И Валька послушался – почему-то стало ясно, что Сабурский не передумал и не пытается оттянуть момент. Речь пойдет о чем-то действительно важном.
Устроившись в кресле и получив в руки свою любимую кружку, полную почти белого, но ароматного напитка, Илюшин в ожидании смотрел на то, как Саныч осторожно отхлебывает горькое черное пойло и щурится, глядя в пустоту. Валька не торопил его начинать разговор, и оказался прав – очень скоро ему стало не до кофе.
- Я уже рассказывал о лесопромышленном холдинге, с которым у меня не сложились отношения. Ты должен помнить – это их громилы оттянули тебя дубинкой по спине. И еще я тогда говорил, что это старая история. Так вот, я выиграл процесс против них не впервые. И в прошлый раз они в ответ украли моего сына, требуя передать им весь неиспользованный в деле компромат. Котьке тогда было восемь лет.
Валя осторожно, как во сне, отставил кружку.
- Обошлось, - тут же среагировал на этот жест Сабурский. – Но только потому, что его успели найти, пока я торговался с холдингом, явившись в их офис. Тянул время, утверждая, что ребенок не мой, и они попали пальцем в небо. И Михалыч успел. Повезло. Правда, на следующий день пришлось проститься с шевелюрой, чтобы не радовать сединами сволочей, - Саныч криво усмехнулся и перевел на Вальку тяжелый взгляд. – Потом я развелся с женой и отказался от встреч с сыном. И с тех пор у меня никого нет. Только случайные связи, но это редко. А в остальном – шлюхи. По вызову.
- И сколько сейчас твоему… Котьке? – Дыхания хватило только на шепот.
- Четырнадцать.
Илюшин долго молчал, потом стащил очки и с силой сжал переносицу.
- Чееерт, шесть лет! Ты шесть лет один…
- Ты не понял главного, Валя. Рядом со мной нет никого, потому что это опасно. Я жил так годы, я не хотел никем рисковать. И теперь не хочу.
Валька медленно поднял голову.
- А с тобой… - Сабурский сбился с размеренного, спокойного тона. - Я как-то… о тебе так не думал. Да я вообще ни о чем не думал, понимаешь? Как отрезало… Будь ты женщиной, я бы быстро опомнился, а тут...

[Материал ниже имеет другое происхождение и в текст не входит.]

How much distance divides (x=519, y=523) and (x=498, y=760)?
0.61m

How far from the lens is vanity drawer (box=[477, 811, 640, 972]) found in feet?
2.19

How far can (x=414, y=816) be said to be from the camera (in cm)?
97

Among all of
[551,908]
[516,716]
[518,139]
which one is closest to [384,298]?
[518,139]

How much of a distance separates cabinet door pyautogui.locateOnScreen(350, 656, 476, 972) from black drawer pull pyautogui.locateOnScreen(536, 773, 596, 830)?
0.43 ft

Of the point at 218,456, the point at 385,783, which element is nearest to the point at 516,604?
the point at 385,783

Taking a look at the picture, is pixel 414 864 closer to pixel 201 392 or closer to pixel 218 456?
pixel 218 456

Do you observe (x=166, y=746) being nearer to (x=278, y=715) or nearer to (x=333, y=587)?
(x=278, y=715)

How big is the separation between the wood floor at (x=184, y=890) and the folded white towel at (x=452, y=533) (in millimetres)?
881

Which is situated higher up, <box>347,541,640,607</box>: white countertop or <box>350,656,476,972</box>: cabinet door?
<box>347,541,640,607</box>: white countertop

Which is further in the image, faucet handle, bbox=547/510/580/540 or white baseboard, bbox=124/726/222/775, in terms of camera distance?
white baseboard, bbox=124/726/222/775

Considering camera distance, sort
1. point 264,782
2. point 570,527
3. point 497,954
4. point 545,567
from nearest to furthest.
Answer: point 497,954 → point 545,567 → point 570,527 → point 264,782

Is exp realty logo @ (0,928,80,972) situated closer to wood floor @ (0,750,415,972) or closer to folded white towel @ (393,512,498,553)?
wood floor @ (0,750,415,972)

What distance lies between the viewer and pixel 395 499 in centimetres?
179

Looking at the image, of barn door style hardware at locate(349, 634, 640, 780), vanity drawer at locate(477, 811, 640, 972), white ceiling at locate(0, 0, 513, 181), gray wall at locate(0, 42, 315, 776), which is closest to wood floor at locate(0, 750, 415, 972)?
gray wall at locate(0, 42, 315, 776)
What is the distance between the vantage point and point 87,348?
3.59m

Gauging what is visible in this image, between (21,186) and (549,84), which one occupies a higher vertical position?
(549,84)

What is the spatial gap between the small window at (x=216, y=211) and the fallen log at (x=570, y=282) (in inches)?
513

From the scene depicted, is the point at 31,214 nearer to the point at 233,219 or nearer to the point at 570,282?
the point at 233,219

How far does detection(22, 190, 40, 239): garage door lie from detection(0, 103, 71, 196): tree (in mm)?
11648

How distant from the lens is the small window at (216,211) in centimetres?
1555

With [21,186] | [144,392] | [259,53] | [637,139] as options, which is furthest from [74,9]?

- Постой, – голос вышел хриплым, словно горло засыпал песок, - ты хочешь сказать, что… всё?
- Нет! – в глазах Саныча мелькнул страх, но тут же сменился тоскливой обреченностью. - Я хочу сказать, что наши… отношения ставят тебя под возможный удар. До меня, наконец, это дошло. Сегодня. Прости, что так поздно.
- И что с того? – теперь удалось ответить четче и ровнее, только интонация получилась вызывающей.
- Ты должен об этом знать. Возможно, ты захочешь… остановиться.
- А-а. То есть ты считаешь, что я смогу тебе сказать: спасибо, было классно, и будь здоров? Серьезно?
Сан Саныч покачал головой.
- На самом деле нет. Не думаю. Но благородство может тебе дорого обойтись, так что если ты передумаешь, Валя, я не…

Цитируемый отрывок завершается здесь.